Zwtl.: China überholt Österreich bei neuen Investitionsprojekten
Weniger erfreulich sieht es bei den österreichischen
Direktinvestitionen in Mittel-, Ost- und Südosteuropa aus. Hier
überholte die Volksrepublik China laut ersten Schätzungen Österreich
im vergangenen Jahr bei den neuen Investitionsprojekten. 2023 standen
64 angekündigte chinesische Projekte 50 österreichischen gegenüber.

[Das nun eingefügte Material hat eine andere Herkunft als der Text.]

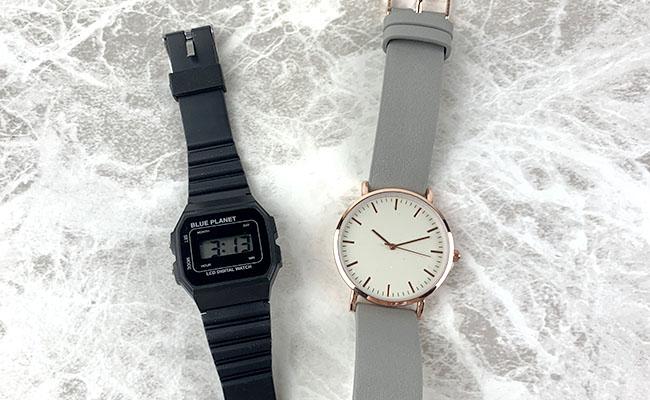 ダイソー腕時計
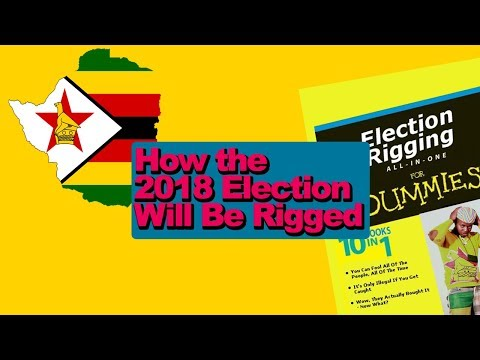 HOW THE 2018 ELECTION WILL BE RIGGED, Zimbabwe Breaking News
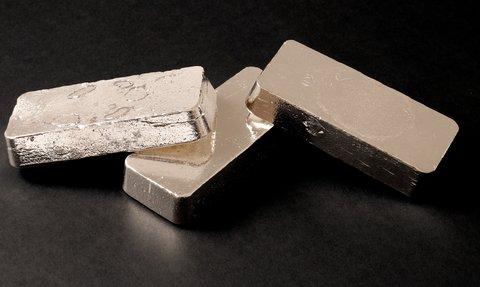 Когда продавать серебро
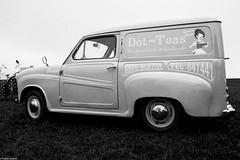 Old Time (PedroLanders) Tags: fivelanes launceston cornwall car van berealston foodtruck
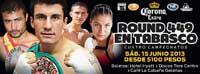Roberto Ortiz vs Jorge Romero - full fight Video pelea 2013 AllTheBestVideos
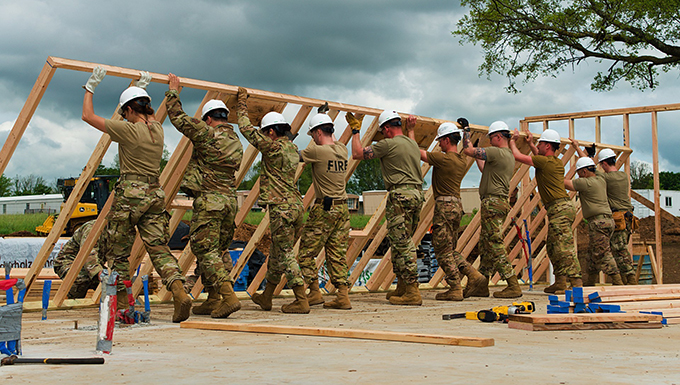 Midnight Sun Guardian engineers build homes for Cherokee veterans as part of training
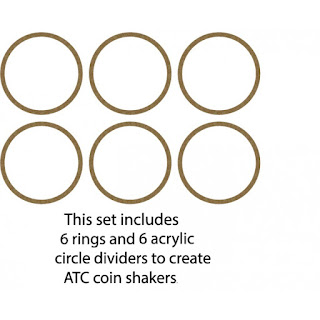 Artist Trading Coin- Coin Rings for Shakers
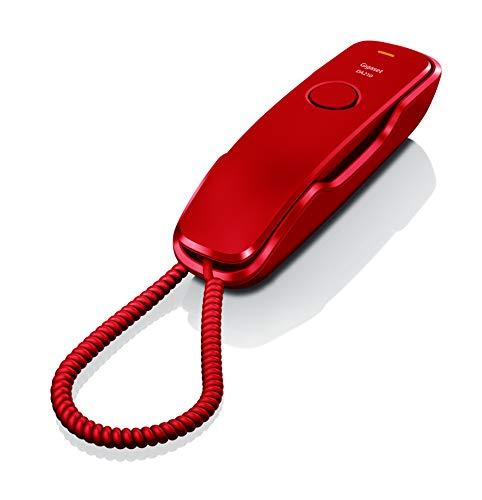 Gigaset Teléfono Fijo con Cable DA210, Color Rojo.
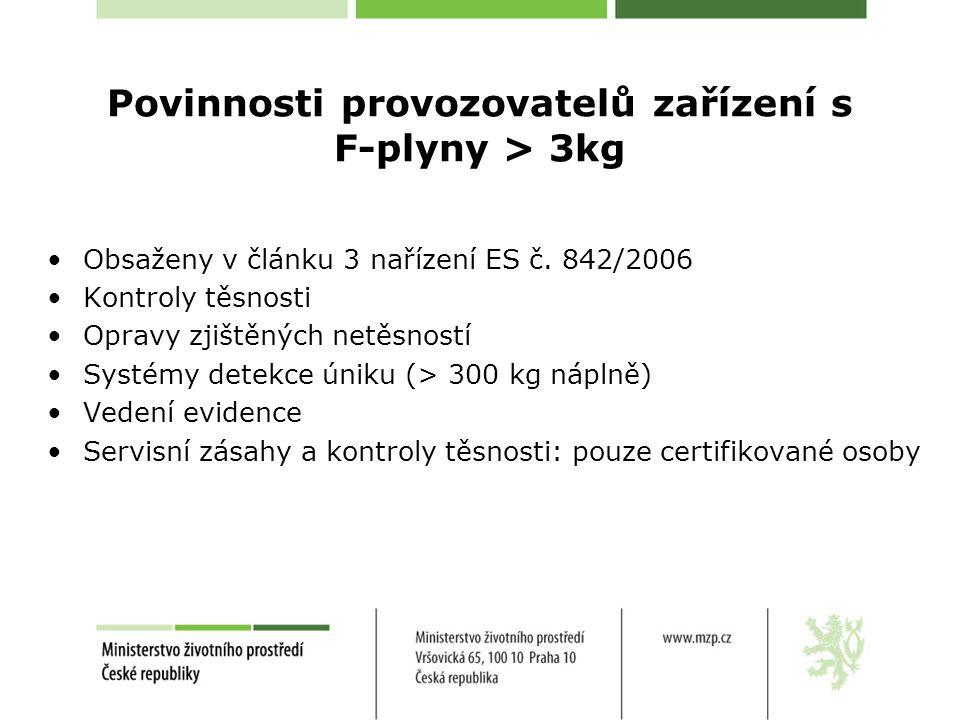 Povinnosti provozovatelů zařízení s F-plyny > 3kg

Beim zugesagten Kapital für neue Projekte waren es auf chinesischer
Seite aber schon rund 21 Mrd. Euro im Vergleich zu lediglich 1,3 Mrd.
Euro aus Österreich. Damit lag China zum ersten Mal auch weit vor
Deutschland, dessen Unternehmen rund 13 Mrd. Euro an Investitionen in
Aussicht stellten. Die chinesischen Direktinvestitionen
konzentrierten sich nicht zuletzt auf neue Produktionsanlagen für
E-Autos und Batterien in Ungarn. „Diese Zahlen geben einen
Vorgeschmack darauf, was uns in den nächsten Jahren blühen könnte.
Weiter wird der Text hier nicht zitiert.